**Exercise brief:**
Write what comes next in the comment thread below about kilts and the phrase "the whole nine yards," starting right after its last sentence.

**Page text:**
=====
Cecil,
The ‘whole nine yards’ or the ‘full nine yards’ is the measure for a great kilt or Feileadh Mor. The modern kilt uses far less. I was really surprised that only a couple of comments referred to Scottish clothing. In old Scotland the yard was an ‘ell’ and it took nine of them to make a great kilt that pleated properly and left a plaid, pronounced ‘plyde’ to drape over a man’s shoulder as a cape/coat for inclement weather and believe me, Scotland has lots of inclement weather. The modern kilt was created by an English factory owner who hated watching his workers take time to adjust their plaids as they labored. I am amused that the 'full nine yards has become synonymous with going the distance or completing the job. Anyone who has worn kilts has likely heard the phrase in its original intent.
Cite, please? Where can we find reference of this use of “the whole nine yards” that predates other references?
You can likely find reference for this in any book on Scottish clothing but offhand I would direct an inquiry to Diana Gabaldon, who has extensively researched the history, customs and clothing of ‘me peoples’ through the middle to late Renaissance Periods. Likewise, direct a question to Ewan McGregor, Gerard Butler, Alan Cummings
or Sean Connery, all of whom have worn and heard the expression given to the kilt.
=====
(Source data)
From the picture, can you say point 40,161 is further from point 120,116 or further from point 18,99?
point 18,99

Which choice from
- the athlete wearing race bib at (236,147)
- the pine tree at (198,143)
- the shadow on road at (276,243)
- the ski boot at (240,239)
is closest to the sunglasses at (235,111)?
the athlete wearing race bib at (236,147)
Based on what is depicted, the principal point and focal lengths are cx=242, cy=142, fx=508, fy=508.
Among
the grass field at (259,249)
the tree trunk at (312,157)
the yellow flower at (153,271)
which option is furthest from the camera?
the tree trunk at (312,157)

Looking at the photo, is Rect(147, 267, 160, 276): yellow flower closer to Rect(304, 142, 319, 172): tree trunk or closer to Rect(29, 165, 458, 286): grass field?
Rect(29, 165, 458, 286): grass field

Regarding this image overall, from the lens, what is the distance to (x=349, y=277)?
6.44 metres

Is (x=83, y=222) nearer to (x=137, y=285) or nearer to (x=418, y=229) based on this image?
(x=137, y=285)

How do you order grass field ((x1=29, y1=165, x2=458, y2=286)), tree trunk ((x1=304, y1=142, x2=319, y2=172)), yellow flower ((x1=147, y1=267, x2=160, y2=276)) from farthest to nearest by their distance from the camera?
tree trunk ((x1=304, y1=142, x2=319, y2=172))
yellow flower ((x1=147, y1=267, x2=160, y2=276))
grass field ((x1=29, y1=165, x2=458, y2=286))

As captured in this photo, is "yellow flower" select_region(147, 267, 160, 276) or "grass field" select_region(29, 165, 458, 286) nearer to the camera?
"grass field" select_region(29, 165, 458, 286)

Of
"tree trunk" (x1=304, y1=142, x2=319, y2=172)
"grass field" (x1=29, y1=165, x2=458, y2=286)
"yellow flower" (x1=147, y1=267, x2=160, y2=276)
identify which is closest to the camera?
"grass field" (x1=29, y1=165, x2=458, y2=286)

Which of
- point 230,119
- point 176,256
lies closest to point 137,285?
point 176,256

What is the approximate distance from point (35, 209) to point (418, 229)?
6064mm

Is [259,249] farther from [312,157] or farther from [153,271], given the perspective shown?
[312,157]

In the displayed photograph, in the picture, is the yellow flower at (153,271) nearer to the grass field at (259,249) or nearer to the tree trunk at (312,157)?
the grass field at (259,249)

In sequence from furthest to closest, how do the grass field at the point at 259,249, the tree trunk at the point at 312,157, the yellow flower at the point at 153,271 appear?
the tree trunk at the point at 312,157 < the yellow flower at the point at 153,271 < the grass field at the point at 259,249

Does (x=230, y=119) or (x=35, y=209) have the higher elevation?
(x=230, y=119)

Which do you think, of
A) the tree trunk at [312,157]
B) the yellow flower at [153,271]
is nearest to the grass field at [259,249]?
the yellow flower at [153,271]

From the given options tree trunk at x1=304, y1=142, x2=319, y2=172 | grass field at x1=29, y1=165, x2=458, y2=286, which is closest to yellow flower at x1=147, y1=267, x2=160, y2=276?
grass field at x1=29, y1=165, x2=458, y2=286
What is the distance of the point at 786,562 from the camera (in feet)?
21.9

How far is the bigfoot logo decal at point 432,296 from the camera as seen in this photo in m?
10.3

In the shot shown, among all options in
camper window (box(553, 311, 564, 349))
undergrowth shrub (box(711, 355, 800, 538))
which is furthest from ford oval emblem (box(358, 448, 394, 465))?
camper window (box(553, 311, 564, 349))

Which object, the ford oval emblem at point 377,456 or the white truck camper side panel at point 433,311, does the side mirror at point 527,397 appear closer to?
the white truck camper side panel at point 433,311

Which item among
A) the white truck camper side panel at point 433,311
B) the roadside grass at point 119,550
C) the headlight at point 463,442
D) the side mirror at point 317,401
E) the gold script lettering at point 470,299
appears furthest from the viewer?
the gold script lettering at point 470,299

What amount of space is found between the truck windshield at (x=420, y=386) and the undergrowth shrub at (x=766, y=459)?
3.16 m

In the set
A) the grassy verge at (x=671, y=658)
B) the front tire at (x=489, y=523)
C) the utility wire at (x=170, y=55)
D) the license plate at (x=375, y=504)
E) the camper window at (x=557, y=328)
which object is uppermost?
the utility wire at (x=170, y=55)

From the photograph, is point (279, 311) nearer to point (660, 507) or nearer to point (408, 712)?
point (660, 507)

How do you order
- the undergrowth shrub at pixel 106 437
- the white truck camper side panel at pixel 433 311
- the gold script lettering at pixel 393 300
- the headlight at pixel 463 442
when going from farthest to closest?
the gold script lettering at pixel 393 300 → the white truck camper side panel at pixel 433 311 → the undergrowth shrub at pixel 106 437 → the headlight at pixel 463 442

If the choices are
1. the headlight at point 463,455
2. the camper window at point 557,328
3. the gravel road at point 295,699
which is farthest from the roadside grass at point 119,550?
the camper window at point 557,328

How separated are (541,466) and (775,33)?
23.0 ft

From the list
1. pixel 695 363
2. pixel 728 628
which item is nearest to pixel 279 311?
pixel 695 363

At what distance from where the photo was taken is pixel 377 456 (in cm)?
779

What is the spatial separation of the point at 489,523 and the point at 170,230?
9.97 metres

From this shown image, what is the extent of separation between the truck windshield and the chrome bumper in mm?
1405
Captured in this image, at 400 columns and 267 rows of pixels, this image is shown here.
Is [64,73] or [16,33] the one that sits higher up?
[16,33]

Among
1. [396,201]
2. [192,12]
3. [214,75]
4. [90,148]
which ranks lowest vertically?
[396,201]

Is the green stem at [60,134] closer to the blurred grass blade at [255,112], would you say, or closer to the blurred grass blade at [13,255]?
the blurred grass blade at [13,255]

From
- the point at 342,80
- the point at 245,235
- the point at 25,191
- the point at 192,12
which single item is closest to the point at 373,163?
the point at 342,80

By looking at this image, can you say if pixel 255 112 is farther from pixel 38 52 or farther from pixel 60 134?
=====
**Final result:**
I’m not really interested in anecdotes from famous people. Can you show me a dated reference from before, say, 1950 that uses that expression in reference to kilt and/or kilt making?
You both missed this critical, very recent thread: Unraveling “the whole nine yards”.
In short, the origin of the phrase has been pushed back to the “whole six yards” which was in use by 1912. So no origin from nine yards of anything is going to be believed anymore.
Not that anyone seriously believed the kilt story anyway. It’s a good bit of folk etymology but nothing more. There’s only one way to do phrase origins and that’s to find them used in print.
I read that-great research. I was just seting the bar low enough for the poster to do some easy preliminary fact-checking.
To clarify this, the Scottish ell was 37 Scottish inches, or 37.059 Imperial inches, as opposed to the English ell, which was 45 inches.
Thanks for that, Exapno Mapcase. I should note that we don’t really know whether “the whole nine yards” was in use 100 years ago. Perhaps it co-existed with “the whole six yards” (or other undiscovered forms) and we haven’t yet found any remnants of it. Of course, it’s also possible that “the whole six yards” (and similar) truly was a precursor to “the whole nine yards” and that, as Fred Shapiro speculates, we have “phrase inflation” at work here.
The point stands, though, that at least we have a century-old variant involving “six yards,” which – as you point out – at least causes one to pause when considering any origin story involving nine yards [of whatever].
She said “remnant!” :smack:
Don’t give them an opening.
I’ll be here all week! Try the veal!
So, you “knew” whereof you spoke. I suspected.
I could have said you were “Wong.”
Hey, I refrained from calling the story a yarn!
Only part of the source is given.